State of the art: Perinatal cortical networks generate discontinuous, synchronized bursts that later desynchronize into continuous, statedependent activity (Minlebaev M, Ben-Ari Y, Khazipov R.; doi: 10.1152/jn.00759.2006). Early GABAergic signalling can be depolarizing because neurons have elevated intracellular Cl-, maintained by NKCC1 and limited KCC2; developmental KCC2 upregulation shifts E_GABA negative and strengthens inhibition (Rivera et al.,1999; DOI:10.1038/16697). Our recent work shows that some perinatal interneuron classes already express functional KCC2 and hyperpolarizing GABA (Szrinivasan et al., Nat Commun 2025; doi: 10.1038/s41467-025-67270-x). Early-recruited dendritetargeting SST interneurons can regulate synchrony and sensory processing (Tuncdemir et al., 2016). We test whether SST-cell KCC2 drives the burstto-continuous transition and yields an electrophysiological signature.  

Objective : Define when SST interneurons acquire functional KCC2 and how this relates to their maturation and recruitment during spontaneous activity. (2) Test circuit consequences of SST-specific KCC2 disruption (excitation–inhibition balance, synchrony, sensory-evoked processing). (3) Derive in vivo electrophysiological signatures of altered Cl− homeostasis and evaluate normalization by acute KCC2 modulation. 

Methods: Sst-Cre x conditional Slc12a5 (KCC2) mice; validation by genotyping and KCC2/SST immunohistochemistry.
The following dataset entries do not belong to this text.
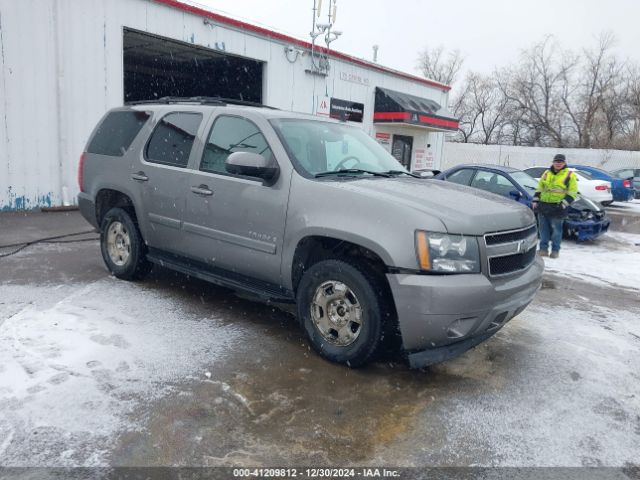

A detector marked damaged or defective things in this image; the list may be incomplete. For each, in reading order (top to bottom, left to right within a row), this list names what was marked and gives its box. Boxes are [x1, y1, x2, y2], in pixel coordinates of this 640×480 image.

damaged blue car [436, 165, 608, 242]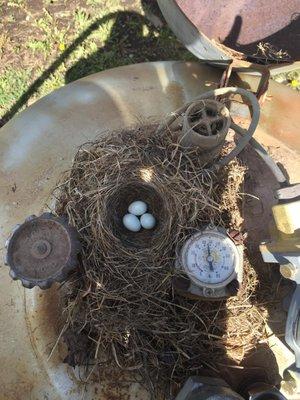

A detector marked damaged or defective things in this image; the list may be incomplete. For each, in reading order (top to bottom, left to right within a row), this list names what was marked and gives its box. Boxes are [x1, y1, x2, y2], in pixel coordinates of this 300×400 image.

rusty metal surface [175, 0, 298, 59]
rusty knob [4, 214, 81, 290]
rusty metal surface [5, 214, 81, 290]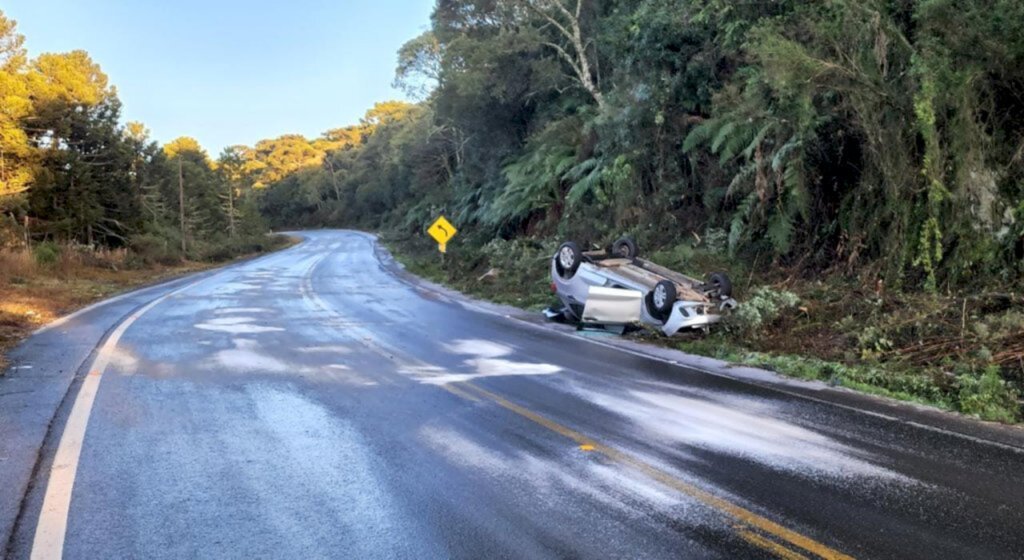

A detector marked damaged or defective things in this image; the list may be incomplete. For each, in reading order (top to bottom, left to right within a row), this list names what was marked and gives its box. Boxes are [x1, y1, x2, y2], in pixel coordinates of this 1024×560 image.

overturned white car [552, 235, 737, 335]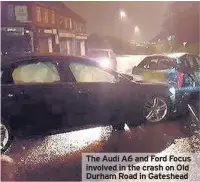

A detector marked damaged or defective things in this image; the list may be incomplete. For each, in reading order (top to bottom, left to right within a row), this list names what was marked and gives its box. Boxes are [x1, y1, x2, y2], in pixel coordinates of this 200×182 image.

damaged audi a6 [0, 53, 187, 152]
crashed vehicle [0, 53, 189, 152]
crashed vehicle [86, 48, 117, 69]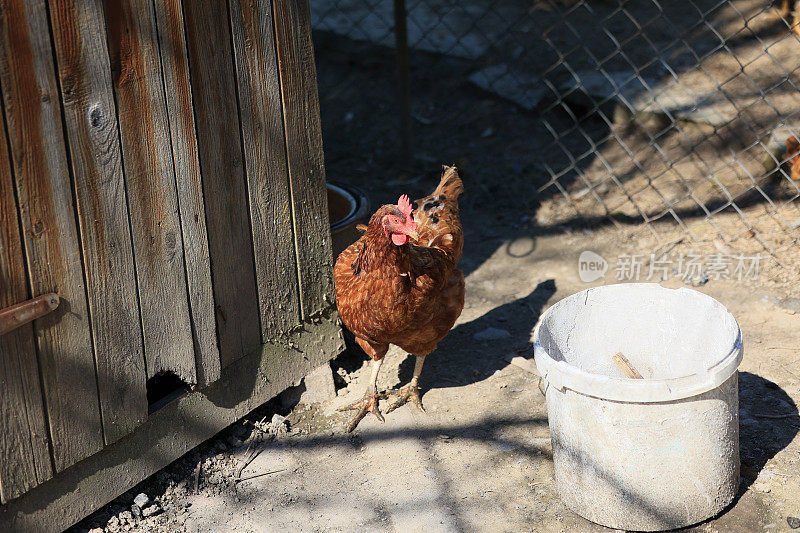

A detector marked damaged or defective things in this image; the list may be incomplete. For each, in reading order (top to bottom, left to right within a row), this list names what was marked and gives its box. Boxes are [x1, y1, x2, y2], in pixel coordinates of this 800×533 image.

rusty metal latch [0, 294, 59, 334]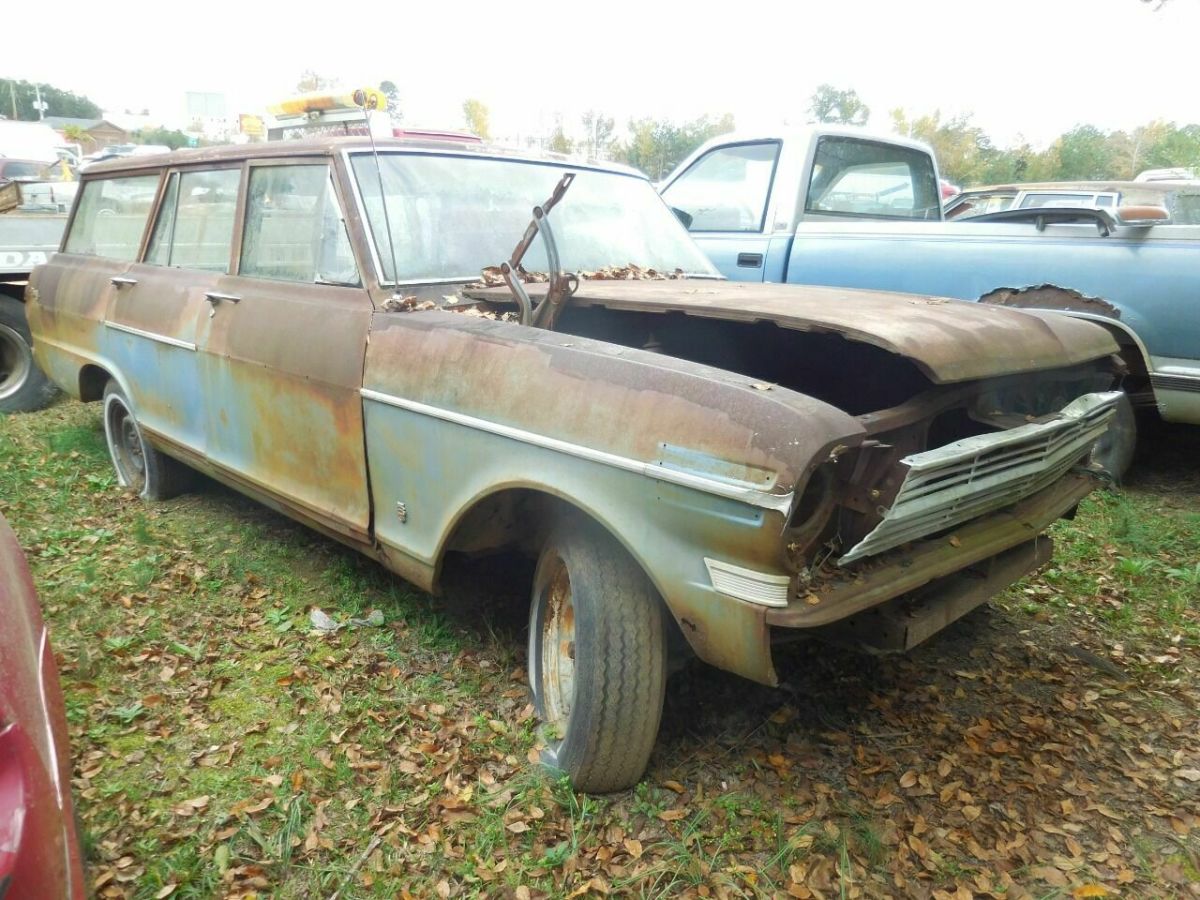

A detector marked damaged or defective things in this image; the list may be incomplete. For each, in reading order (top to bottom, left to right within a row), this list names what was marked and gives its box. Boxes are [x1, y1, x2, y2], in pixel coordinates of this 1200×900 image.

rusted station wagon [25, 137, 1128, 792]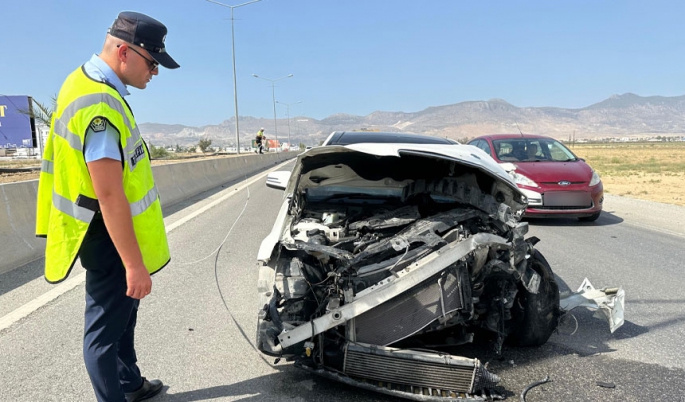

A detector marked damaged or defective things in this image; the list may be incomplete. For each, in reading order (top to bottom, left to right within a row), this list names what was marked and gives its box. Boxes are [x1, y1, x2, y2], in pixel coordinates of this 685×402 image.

bent car hood [516, 159, 592, 183]
wrecked white car [254, 143, 624, 400]
detached bumper piece [326, 344, 502, 400]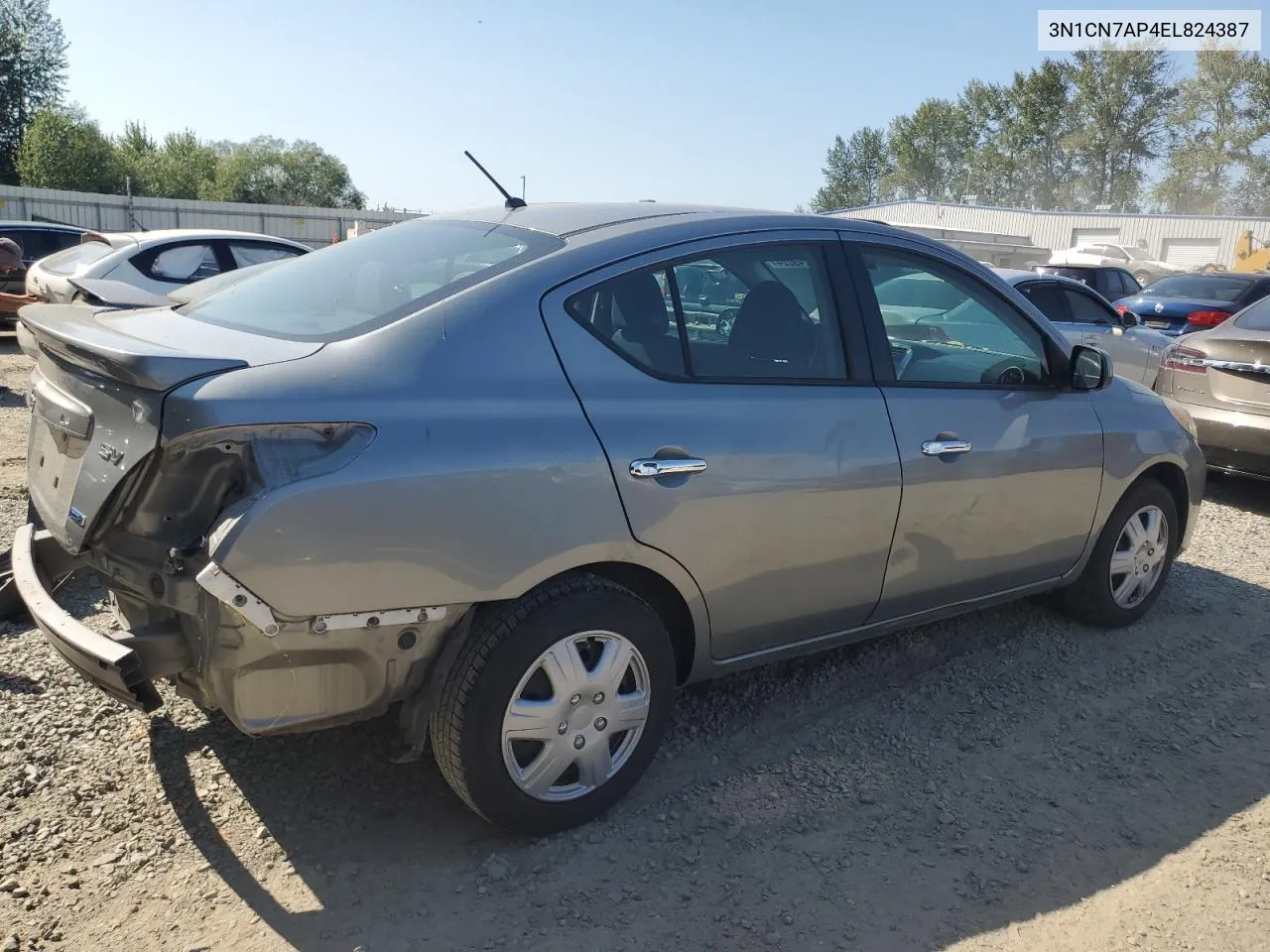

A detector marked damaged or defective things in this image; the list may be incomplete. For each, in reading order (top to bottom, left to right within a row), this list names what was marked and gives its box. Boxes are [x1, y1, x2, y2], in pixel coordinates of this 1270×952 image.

damaged gray sedan [15, 202, 1206, 833]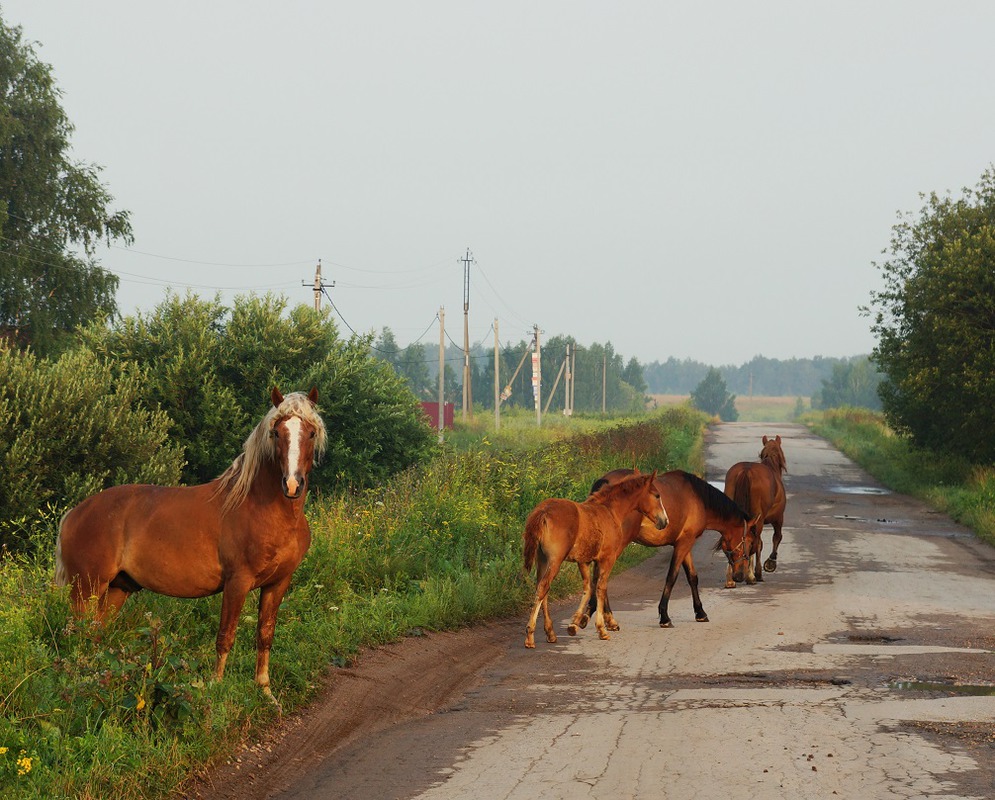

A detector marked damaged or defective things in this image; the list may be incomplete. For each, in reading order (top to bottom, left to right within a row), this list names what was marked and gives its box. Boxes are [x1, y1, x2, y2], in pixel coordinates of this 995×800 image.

cracked asphalt road [187, 422, 995, 796]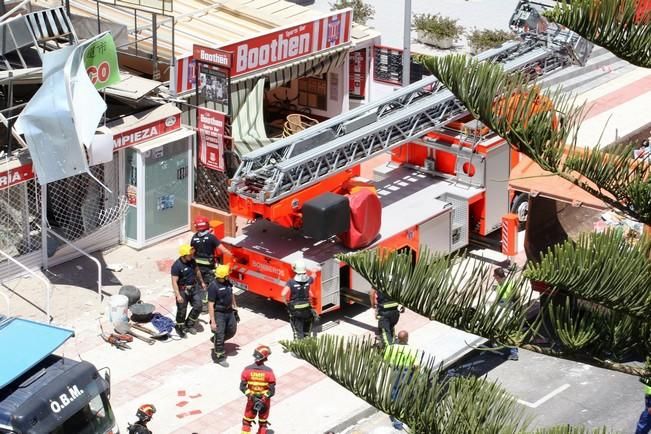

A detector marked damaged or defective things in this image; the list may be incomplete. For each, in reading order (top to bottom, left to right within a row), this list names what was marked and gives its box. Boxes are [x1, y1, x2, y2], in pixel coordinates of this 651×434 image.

crumpled metal sheet [15, 32, 108, 185]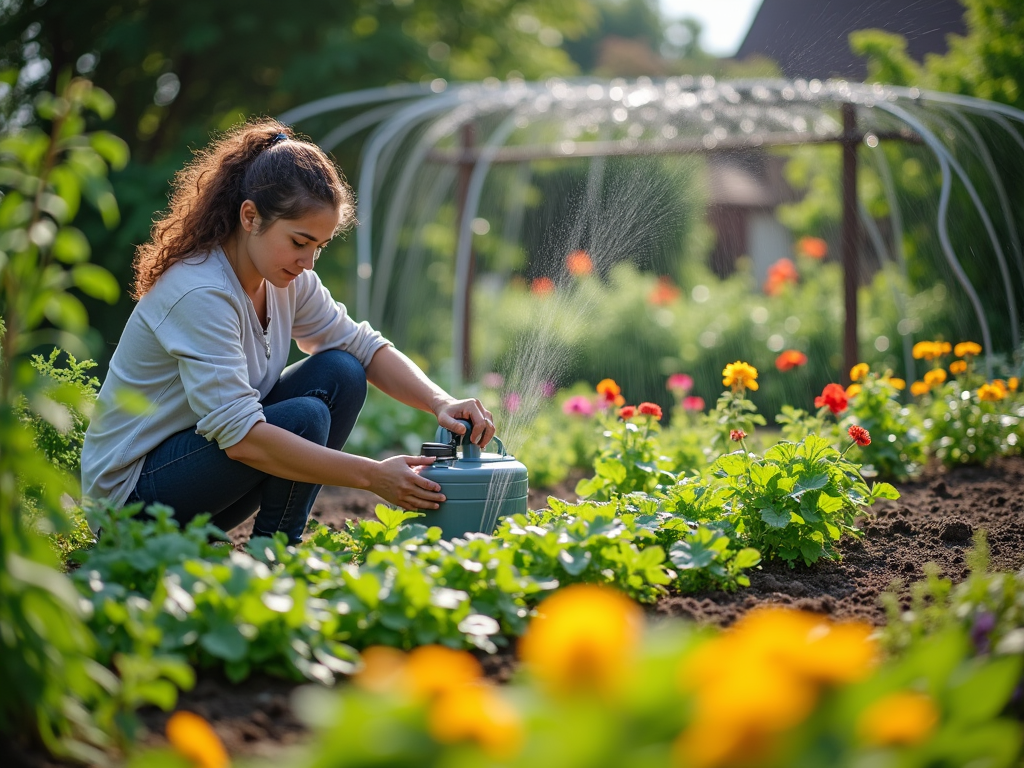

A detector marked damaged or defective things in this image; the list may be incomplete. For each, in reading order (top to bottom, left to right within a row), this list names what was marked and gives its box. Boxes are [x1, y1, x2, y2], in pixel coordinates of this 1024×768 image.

rusty metal post [456, 122, 475, 382]
rusty metal post [839, 103, 856, 385]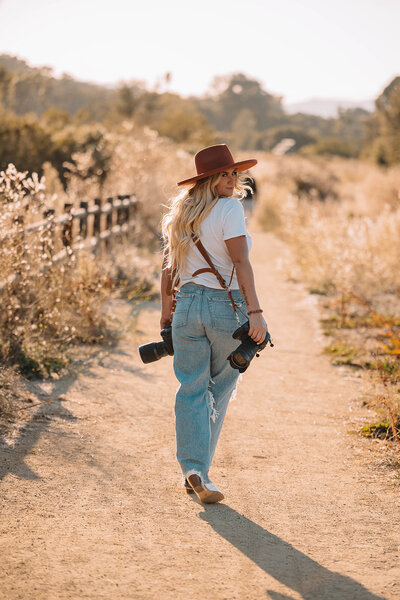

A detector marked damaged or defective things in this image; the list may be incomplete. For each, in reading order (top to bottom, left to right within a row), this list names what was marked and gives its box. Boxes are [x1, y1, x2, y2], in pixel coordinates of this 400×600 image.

rust wide-brim hat [177, 144, 258, 186]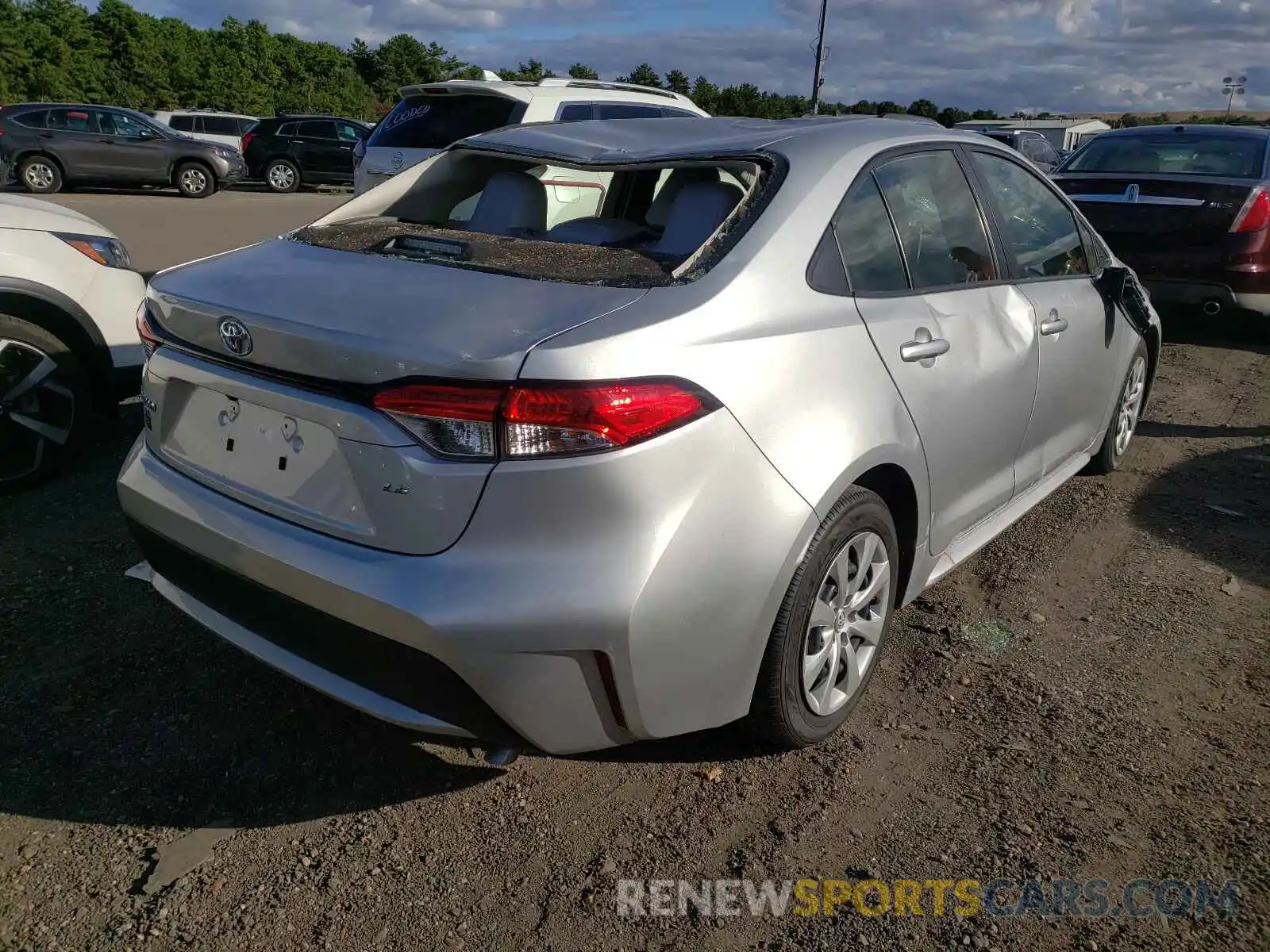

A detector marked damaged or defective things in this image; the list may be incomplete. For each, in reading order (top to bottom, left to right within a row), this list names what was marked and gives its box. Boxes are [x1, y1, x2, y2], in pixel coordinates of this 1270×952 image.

crushed car roof [457, 116, 972, 166]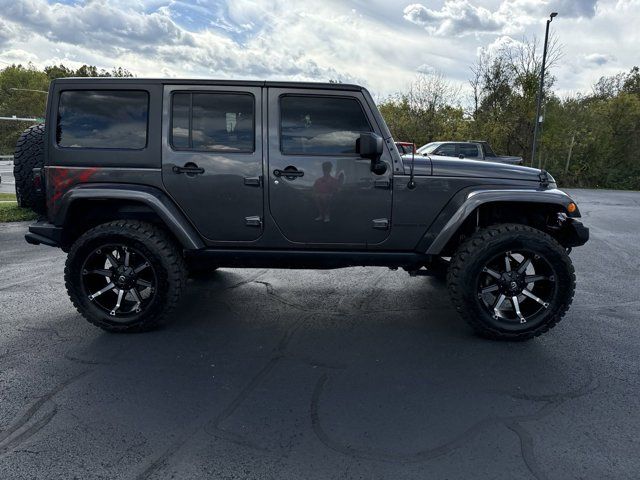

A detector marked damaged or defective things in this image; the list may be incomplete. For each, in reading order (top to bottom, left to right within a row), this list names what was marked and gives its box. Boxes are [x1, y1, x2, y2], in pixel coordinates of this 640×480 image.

cracked pavement [0, 189, 636, 478]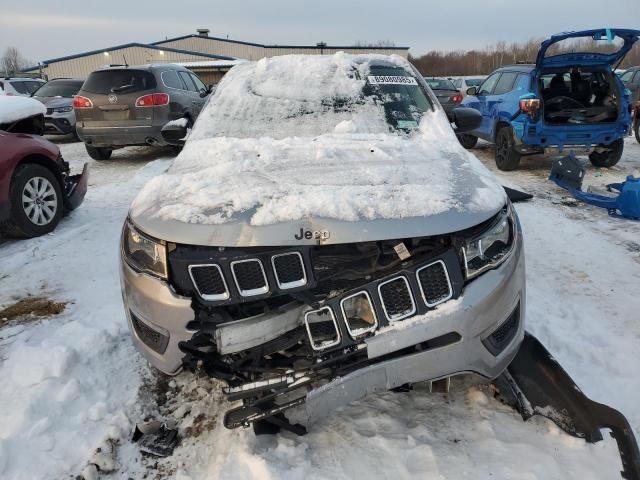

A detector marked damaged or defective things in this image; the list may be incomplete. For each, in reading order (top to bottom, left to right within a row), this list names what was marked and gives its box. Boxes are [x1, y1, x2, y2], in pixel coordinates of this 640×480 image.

In vivo laminar siliconprobe recordings in developing somatosensory cortex (spontaneous and whisker-evoked activity). Gramicidin-perforated recordings for E_GABA/Cl- driving force; acute KCC2 modulation; targeted transcriptomics/qPCR. Burst/oscillation metrics and machine-learning classifiers for biomarker extraction. 

Expected results: A developmental timeline linking SST-cell KCC2 function to the switch from bursty to continuous cortical activity.Causal evidence that impaired SST-cell KCC2 destabilizes inhibition, amplifies synchrony, and alters sensory responses. A compact set of biomarkers for early inhibitory dysfunction and initial proof-of-principle pharmacological rescue. 

Feasibility:Established pipelines for neonatal surgery/in vivo recordings and KCC2 assays. Animal work will comply with EU Directive 2010/63/EU and is covered by a French APAFIS authorization (APAFiS#38335). 

Complementarity of two PIs (co-supervision):  PI Marat Minlebaev: developmental in vivo electrophysiology and early cortical activity analysis. PI Claudio Rivera: chloride homeostasis/KCC2 biology with molecular tools and functional modulation (imaging, opto/chemogenetics, pharmacology). 

Within Aix Marseille Université, NeuroMarseille brings together 8 research laboratories and NeuroSchool, a graduate school in neuroscience, to increase the attractiveness of the university, international collaborations, interdisciplinarity, links with the clinical and industrial worlds and the integration of students into professional life. 

Launched in July 2018, NeuroSchool unifies and harmonizes the training of the third year of the Bachelor of Life Sciences (Neuroscience track), the Master's and the PhD in Neuroscience. 

• Expected candidate profile :

1.  Rodent handling; motivation for neonatal surgery/in vivo recordings.
2. Electrophysiology and signal processing (LFP/spikes; sensory paradigms).
3.  Programming (Python/Matlab/R) plus statistics/ML for time-series data.
4.  Molecular neurobiology basics (genotyping, immunohistochemistry; qPCR/RNA).